Write out the entry below about the first week of the new school year, reproducing every word and punctuation mark.

▸ **Provided text**

━━━━━━━━

First week was instantly boom here we go. I remember that in Year One we had a nice gentle introduction to the year with Kevin Dedmon speaking on Core Values, but this year it was straight in! We’ve looked at leadership and how we can create different structures for the things that God wants to do. My favourite talk of this year has probably been ‘Ministering by Grace’ by Joaquin Evans. He explained that he had no idea how he arrived t that position of leadership except by loving Jesus! I love his authenticity. He was in 2nd year at Bethel and was describing how he was so mad about the books and work he was having to do and just wanted Jesus. He had to learn what grace was in this season. It’s funny because it describes how I am feeling right now too, like my grace meter for doing homework is 0% and I’m totally in complaining haha. But it’s for my good and He is training me in the midst of all this.

━━━━━━━━

▸ **Data supplied**

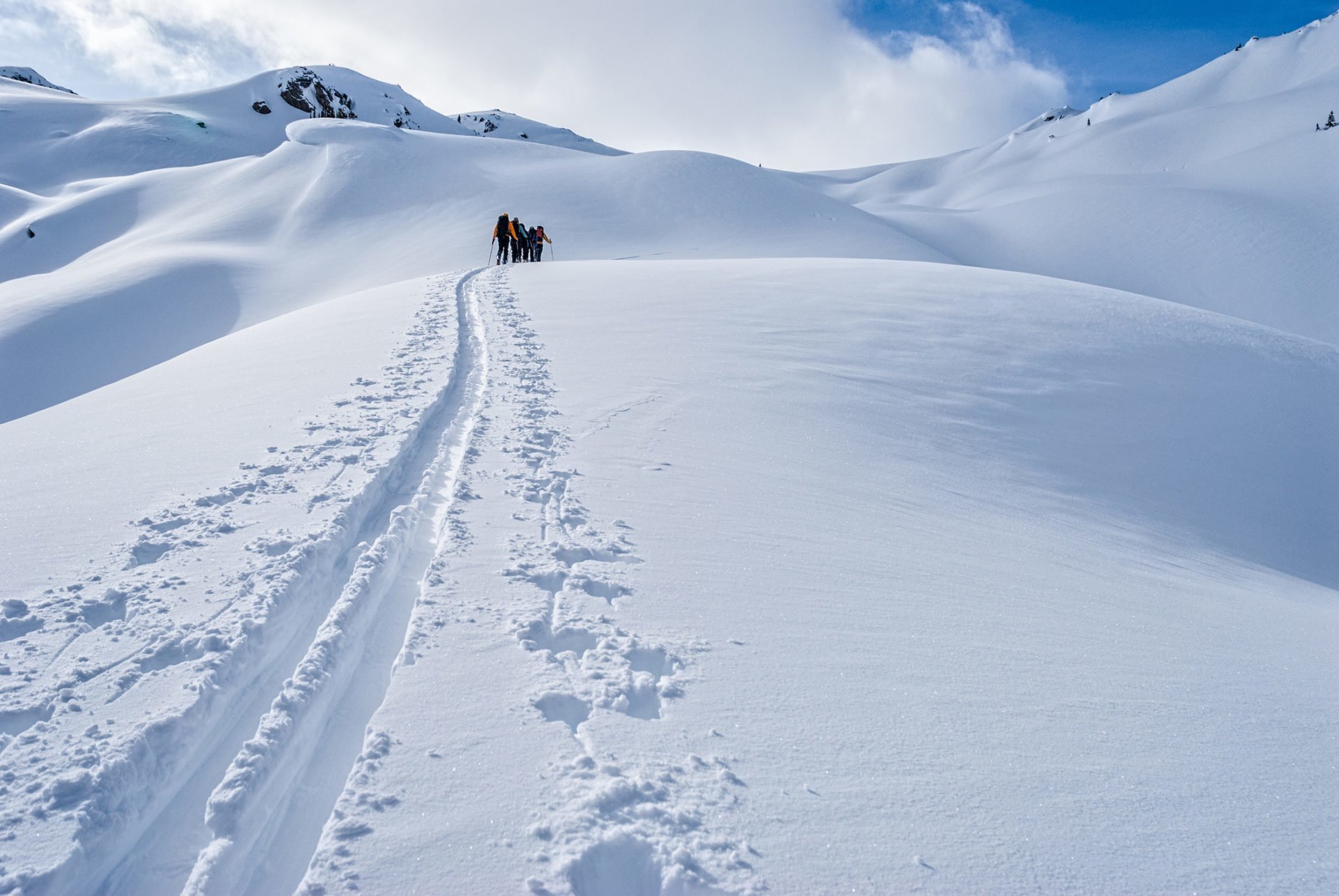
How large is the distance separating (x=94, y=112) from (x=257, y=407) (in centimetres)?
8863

━━━━━━━━

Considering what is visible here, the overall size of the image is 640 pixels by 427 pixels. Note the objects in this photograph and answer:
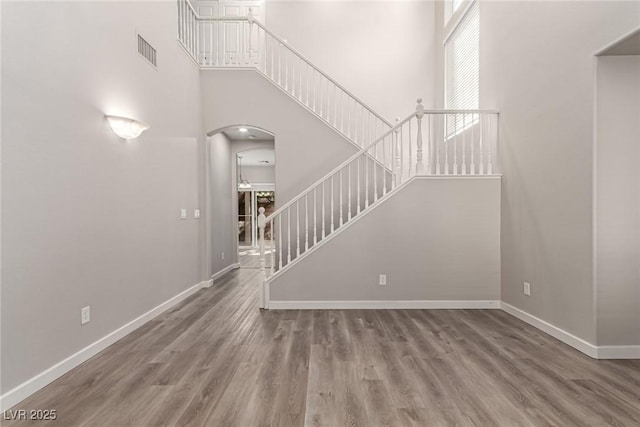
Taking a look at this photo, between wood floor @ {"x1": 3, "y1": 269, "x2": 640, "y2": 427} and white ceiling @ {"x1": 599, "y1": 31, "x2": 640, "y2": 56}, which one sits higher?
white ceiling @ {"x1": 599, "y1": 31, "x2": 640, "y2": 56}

━━━━━━━━

▸ **Solution to the exercise**
First week was instantly boom here we go. I remember that in Year One we had a nice gentle introduction to the year with Kevin Dedmon speaking on Core Values, but this year it was straight in! We’ve looked at leadership and how we can create different structures for the things that God wants to do. My favourite talk of this year has probably been ‘Ministering by Grace’ by Joaquin Evans. He explained that he had no idea how he arrived t that position of leadership except by loving Jesus! I love his authenticity. He was in 2nd year at Bethel and was describing how he was so mad about the books and work he was having to do and just wanted Jesus. He had to learn what grace was in this season. It’s funny because it describes how I am feeling right now too, like my grace meter for doing homework is 0% and I’m totally in complaining haha. But it’s for my good and He is training me in the midst of all this.